In some ways the event looked like a passing of the torch, from Newt Gingrich — an also-ran in the 2012 campaign — to Jindal, the young, rising star.
Gingrich went well beyond the usual praise for Louisiana Gov. Bobby Jindal. He sounded the presidential horns for a potential vice presidential nominee.
“He will eventually be a great leader for the entire country,” Gingrich said.
Bobby Jindal has experienced his ups and downs as the Republican Party’s rising star. His cut-taxes-and-spending approach and willingness to tackle education head-on as Louisiana governor has drawn him rave reviews within party circles.
At the same time, there have been hiccups. In 2009, his first foray into the mainstream American audience came when Republicans thrust him onto centre stage to give the official response to President Barack Obama’s first State of the Union Address. By almost every account from both sides, it was a disaster.
“The speech read a lot better than it sounded,” Fox News anchor Brit Hume said famously afterward. “This was not Bobby Jindal’s greatest oratorical moment.” It’s still the first autocomplete result that comes up when you search “Bobby Jindal…” on YouTube.
The speech he gave Thursday night — the keynote of the Republican state dinner — had a different tone. As Jindal becomes one name in a flurry of speculation for Mitt Romney’s running mate, Jindal sounded like he was auditioning.
Through and through, his speech served as a missile to Obama and his policies. He engaged the crowd, blasting and even mocking Obama.
“I really only have two complaints about this president,” Jindal said. “No. 1 is that he is the most liberal ideological president since President Jimmy Carter to occupy the White House. My second complaint about this president is that he is the most incompetent president to occupy the White House since President Jimmy Carter.”
Cue the applause.
When asked after the speech by one reporter, Jindal brushed off VP speculation. But that has not stopped his name from popping up along with a jammed field — Ohio Sen. Rob Portman, Indiana Gov. Mitch Daniels, Wisconsin Rep. Paul Ryan, Florida Sen. Marco Rubio, New Jersey Gov. Chris Christie and Virginia Gov. Bob McDonnell and South Carolina Gov. Nikki Haley are just some of the bigger names.
But is Jindal a legitimate front-runner? One Louisiana political scientist doesn’t think he’s a safe pick.
UPDATE, 5:01 p.m.: A Jindal spokesman emails and notes that the political scientist quoted has donated to the Obama campaign in the past. According to The Huffington Post’s Fundrace, Philip Dynia has donated $15 to the 2012 Obama campaign and $205 in the 2008 campaign.
“He would be Mitt Romney’s Sarah Palin,” said Philip Dynia, an associate political science professor at Loyola University in New Orleans.
Dynia saw some positives in Romney picking Jindal.
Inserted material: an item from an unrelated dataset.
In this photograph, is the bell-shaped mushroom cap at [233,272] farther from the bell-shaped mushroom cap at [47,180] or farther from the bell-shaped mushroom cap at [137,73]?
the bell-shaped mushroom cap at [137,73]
His Indian-American heritage and his youth would attract some voters from that demographic. But ultimately, Jindal is a pick that is a little too far to the right. Hence the comparisons to the choice of Palin that proved divisive in John McCain’s 2008 campaign.
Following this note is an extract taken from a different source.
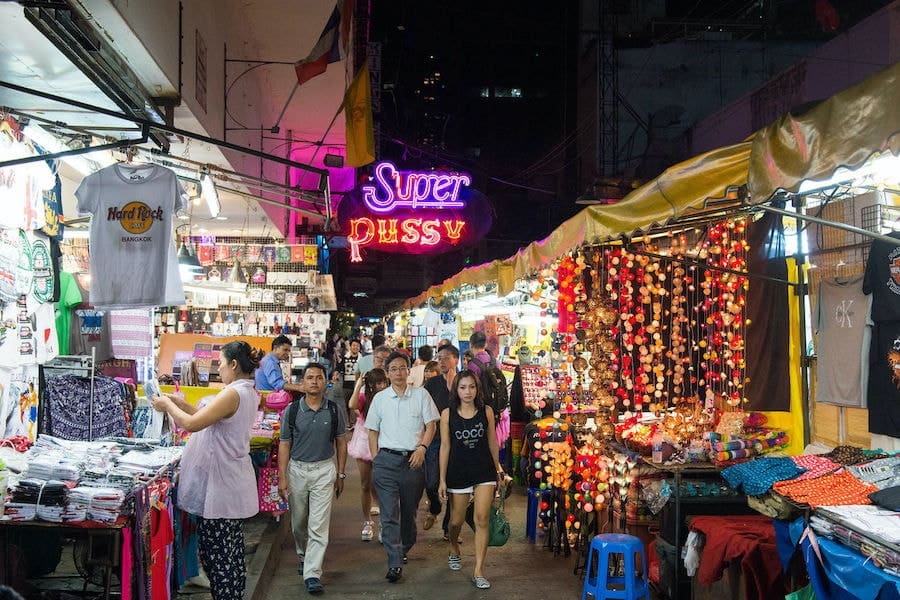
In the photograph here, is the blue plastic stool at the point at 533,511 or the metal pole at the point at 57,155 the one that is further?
the blue plastic stool at the point at 533,511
“If he’s going to shake his Etch-a-Sketch and Bobby Jindal comes up,” Dynia said, “something’s wrong there.” A safer pick would be someone like Portman, Daniels, Ryan or Rubio.
Still, if his speech was any indication, Jindal is ready to hit Obama on issues where he has experience. Most prominent Thursday night was energy policy. Jindal outlined a six-step plan for energy reform, lambasting Obama along the way.
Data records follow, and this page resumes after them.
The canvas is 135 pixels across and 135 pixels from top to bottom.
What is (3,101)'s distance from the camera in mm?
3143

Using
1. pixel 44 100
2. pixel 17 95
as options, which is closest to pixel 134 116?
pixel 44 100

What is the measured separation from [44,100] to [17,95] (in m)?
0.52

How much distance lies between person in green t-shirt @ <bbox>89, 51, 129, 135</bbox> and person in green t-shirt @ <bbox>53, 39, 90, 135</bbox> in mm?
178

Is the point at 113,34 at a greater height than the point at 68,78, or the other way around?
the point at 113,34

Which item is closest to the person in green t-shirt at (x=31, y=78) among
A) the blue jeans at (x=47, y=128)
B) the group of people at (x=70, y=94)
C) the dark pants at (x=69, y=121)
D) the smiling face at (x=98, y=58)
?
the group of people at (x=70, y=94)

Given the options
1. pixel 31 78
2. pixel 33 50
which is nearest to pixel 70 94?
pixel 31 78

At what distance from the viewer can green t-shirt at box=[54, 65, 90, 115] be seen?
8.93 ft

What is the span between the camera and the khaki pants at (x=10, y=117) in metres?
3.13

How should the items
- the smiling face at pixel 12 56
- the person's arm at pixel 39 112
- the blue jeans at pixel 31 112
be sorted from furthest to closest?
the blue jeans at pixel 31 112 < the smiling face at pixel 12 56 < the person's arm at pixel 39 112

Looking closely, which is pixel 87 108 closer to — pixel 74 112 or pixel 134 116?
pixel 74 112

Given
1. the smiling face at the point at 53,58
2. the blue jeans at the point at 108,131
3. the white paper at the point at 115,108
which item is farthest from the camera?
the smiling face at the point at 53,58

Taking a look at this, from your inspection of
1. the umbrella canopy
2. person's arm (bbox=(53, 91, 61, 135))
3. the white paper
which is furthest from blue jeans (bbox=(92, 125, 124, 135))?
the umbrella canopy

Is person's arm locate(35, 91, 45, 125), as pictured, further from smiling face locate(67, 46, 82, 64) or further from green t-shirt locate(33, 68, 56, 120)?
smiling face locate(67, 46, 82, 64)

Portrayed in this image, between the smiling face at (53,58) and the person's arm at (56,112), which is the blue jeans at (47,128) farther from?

He mocked Obama, offering “defenses” for him (read: they weren’t really defenses). For example, Jindal said Obama is not incompetent on energy policy. He just has a “radical environmental ideology.”
“I’d go back to Harvard and demand a refund for any economics courses he took,” Jindal cracked.
His crowd on Thursday night politely chuckled.
But this also presents the major stumbling block for Jindal as a potential running mate. How will he connect with mainstream crowds? The mainstream that sees him most in his “not greatest oratorical moment.”
“That rebuttal speech will be played over and over and over and over,” Dynia said.